• TASK DIRECTIONS
Turn the material below into a numbered list with one line per entry, skipping blank lines and leaving the pictures out.

• EXTRACTED INFORMATION
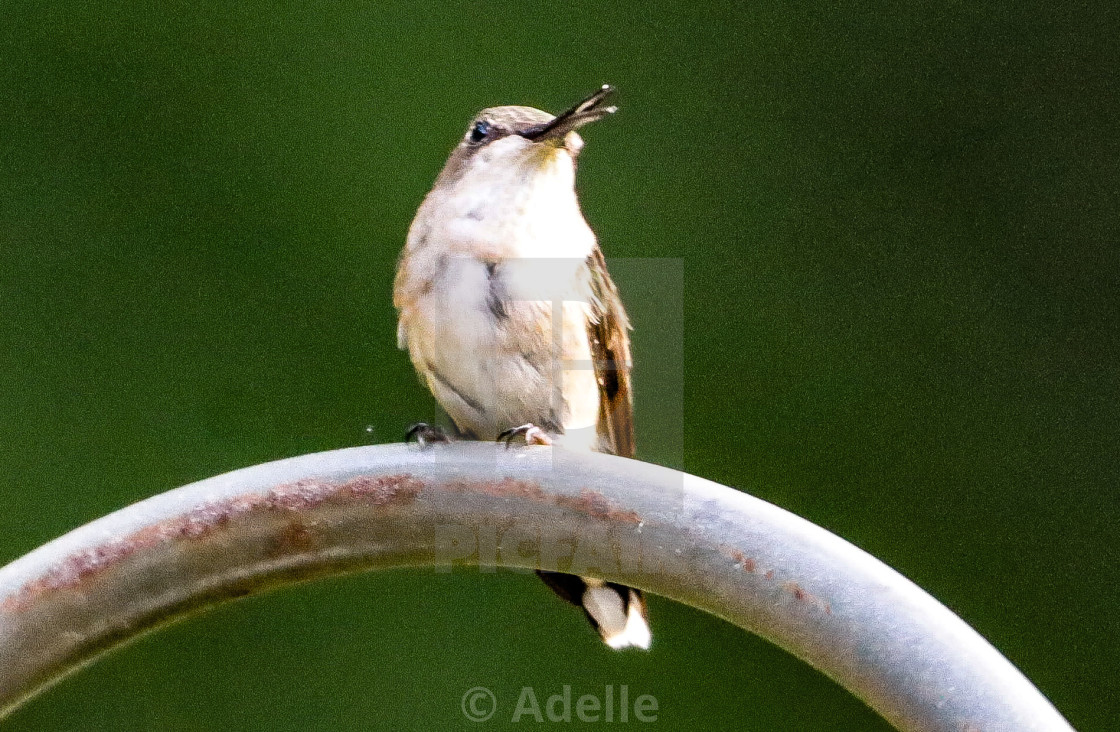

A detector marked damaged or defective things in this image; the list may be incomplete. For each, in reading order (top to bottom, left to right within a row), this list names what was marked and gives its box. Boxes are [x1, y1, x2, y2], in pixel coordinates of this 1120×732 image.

rust spot on pipe [2, 476, 421, 613]
rusty metal pipe [0, 445, 1070, 729]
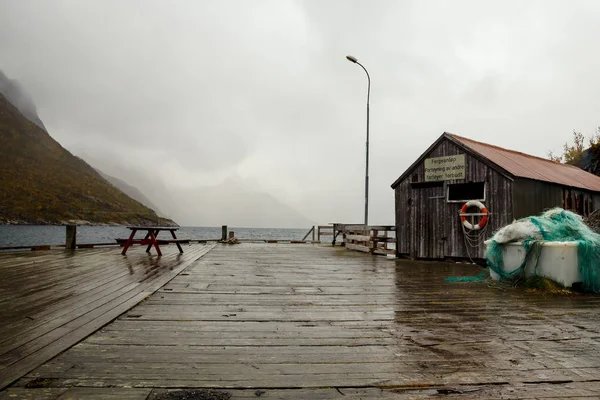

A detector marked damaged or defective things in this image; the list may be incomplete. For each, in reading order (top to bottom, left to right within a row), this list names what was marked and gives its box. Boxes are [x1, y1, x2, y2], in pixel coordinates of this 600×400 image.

rusty metal roof [448, 133, 600, 192]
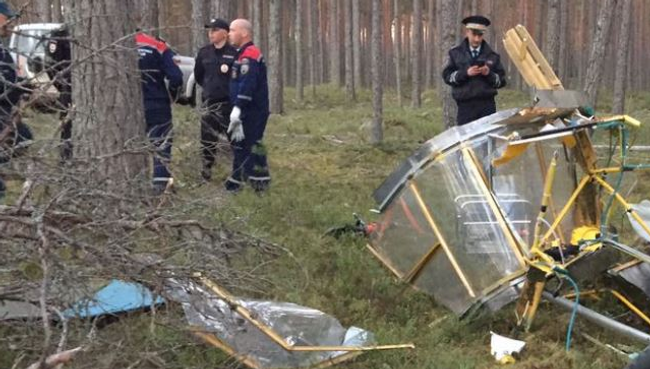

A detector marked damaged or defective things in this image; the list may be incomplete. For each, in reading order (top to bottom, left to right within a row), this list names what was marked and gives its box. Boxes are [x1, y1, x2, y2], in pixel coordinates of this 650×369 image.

crumpled metal sheet [166, 278, 374, 368]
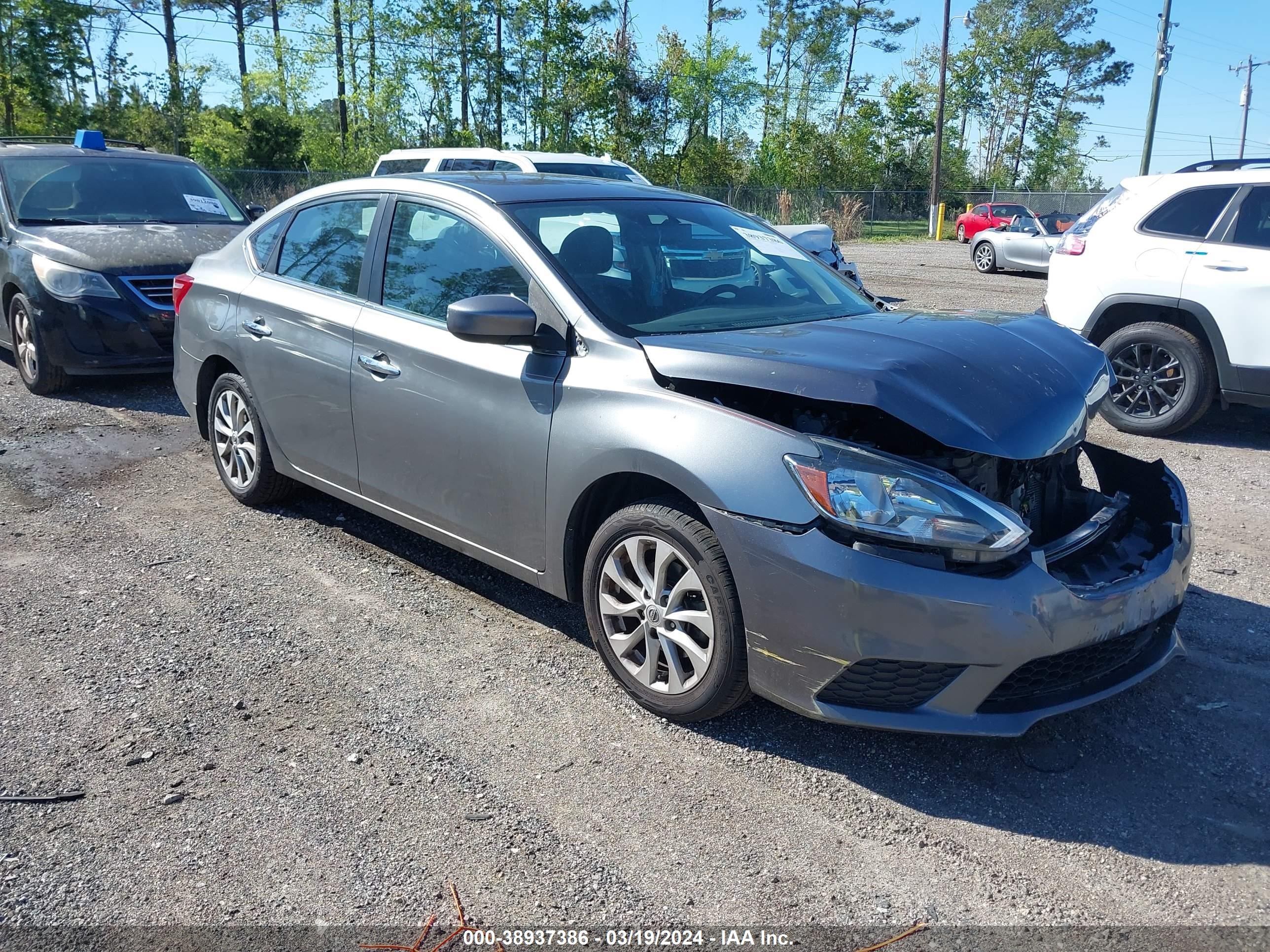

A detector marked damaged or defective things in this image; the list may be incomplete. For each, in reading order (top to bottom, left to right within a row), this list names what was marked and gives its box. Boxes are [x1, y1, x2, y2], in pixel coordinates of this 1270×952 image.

crumpled hood [16, 226, 243, 278]
crumpled hood [645, 311, 1112, 459]
damaged front bumper [706, 446, 1189, 736]
detached bumper cover [711, 446, 1194, 736]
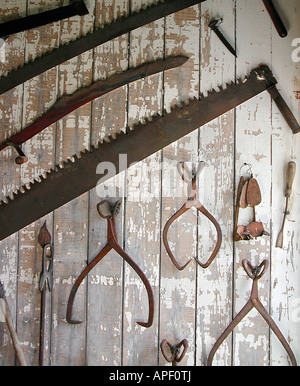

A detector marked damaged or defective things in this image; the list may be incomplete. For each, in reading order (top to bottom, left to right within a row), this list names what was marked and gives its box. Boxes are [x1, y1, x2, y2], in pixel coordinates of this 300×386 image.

• ANSWER FOR THE TASK
1. A detector marked damaged or defective things in this image; the list may be incomplete. For each, in reading order (top to bottom, left to right within a row), this list names what was marked and gives its box. Boxes are [x1, y1, x2, y2], in pixel coordinates of this 1120×732 image.
2. rust spot on pipe [2, 476, 421, 613]
3. rusty metal pipe [0, 445, 1070, 729]
4. A detector marked damaged or defective things in this image; the list may be incomplete. For each, in reading order (top to bottom, left to right within a row), this list names what was marked and gives its box. Boxes are [x1, y1, x2, y2], in pixel coordinates of this 600×400 image.
5. rusty metal roof [448, 133, 600, 192]
6. A detector marked damaged or defective things in this image; the list may be incomplete. For each, in reading order (top to bottom, left to right within a row), this list names what was marked and gives its box. Boxes are [x1, y1, x2, y2], in pixel coordinates of this 650×369 image.
7. crumpled metal sheet [166, 278, 374, 368]
8. A detector marked damaged or defective things in this image; the list may be incomplete. For each, in reading order (top to bottom, left to right within a row), this list names what was marked and gives its box. Boxes are [x1, y1, x2, y2], in pixel coordinates of this 1270×952 image.
9. crumpled hood [16, 226, 243, 278]
10. crumpled hood [645, 311, 1112, 459]
11. damaged front bumper [706, 446, 1189, 736]
12. detached bumper cover [711, 446, 1194, 736]
13. A detector marked damaged or defective things in this image; the list may be incomplete. For each, in reading order (top to bottom, left to right within a row), this list names what was marked and gives its box. Boxes are [x1, y1, x2, y2], in pixel coordinates of this 300×386 image.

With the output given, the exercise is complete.